Se tale congedo viene richiesto anche dopo l’ottavo anno di anzianità di servizio, allora sarà anche possibile richiedere un anticipazione del TFR, proprio per sostenere le spese durante i congedi che dovessero rendersi necessari.

Nel dettaglio, per avere diritto all’anticipazione, sono richiesti i medesimi requisiti per accedere al congedo, con diritto alla conservazione del posto.

Si dovrà quindi produrre una richiesta scritta ove si esplichi la volontà di richiedere un’anticipazione del TFR per sostenere le spese durante il congedo formativo mirato all’accrescimento delle proprie competenze nonché allo sviluppo di nuove skils.

 

4) ANTICIPAZIONE PER SOSTENIMENTO SPESE DURANTE I CONGEDI PARENTALI

Si tratta di un diritto all’anticipazione che tra le sue radici all’esigenza di dar sostegno economico alla famiglia del lavoratore genitore durante un suo congedo parentale. Sulle modalità operative di corresponsione di tale anticipazione, è intervenuto il Ministero del Lavoro e delle Politiche Sociali, che, con Circolare 85/2000 ha stabilito le seguenti linee guida:

  • l’anticipazione può essere corrisposta sia ai genitori naturali, sia a quelli adottivi/affidatari;
  • il diritto spetta una sola volta nel corso del rapporto di lavoro;
  • l’ammontare dell’anticipazione deve essere contenuto nei limiti della sua funzione di integrazione (o di integrale sostituzione) della retribuzione che il genitore avrebbe normalmente percepito se avesse prestato attività lavorativa.

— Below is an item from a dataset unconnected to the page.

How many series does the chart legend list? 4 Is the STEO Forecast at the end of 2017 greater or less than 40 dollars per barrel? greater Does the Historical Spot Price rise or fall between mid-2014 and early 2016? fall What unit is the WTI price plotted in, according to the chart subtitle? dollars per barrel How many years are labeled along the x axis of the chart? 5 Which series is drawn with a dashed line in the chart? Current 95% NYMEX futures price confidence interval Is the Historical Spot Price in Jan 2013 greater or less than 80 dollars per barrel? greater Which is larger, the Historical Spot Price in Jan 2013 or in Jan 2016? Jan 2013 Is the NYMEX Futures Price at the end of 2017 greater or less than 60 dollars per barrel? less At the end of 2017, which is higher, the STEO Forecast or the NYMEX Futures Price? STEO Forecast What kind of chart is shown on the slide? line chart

Per quanto riguarda invece la documentazione da produrre per poter richiedere l’anticipazione del TFR per il motivo qui in esame, sarà semplicemente necessario consegnare al datore di lavoro un’apposita richiesta scritta in cui sia evidente la data di inizio del congedo e che tale richiesta sia consegnata in tempo utile per permettere l’erogazione dell’anticipazione unitamente all’ultima retribuzione corrisposta prima dell’inizio del congedo.

E’ dunque evidente quanto sia importante motivare e documentare le richieste di anticipo del TFR: esplicare in modo articolato le esigenze alla base della richiesta ed allegare tutta la possibile documentazione non può far altro che rendere l’intera pratica di richiesta più agile e veloce.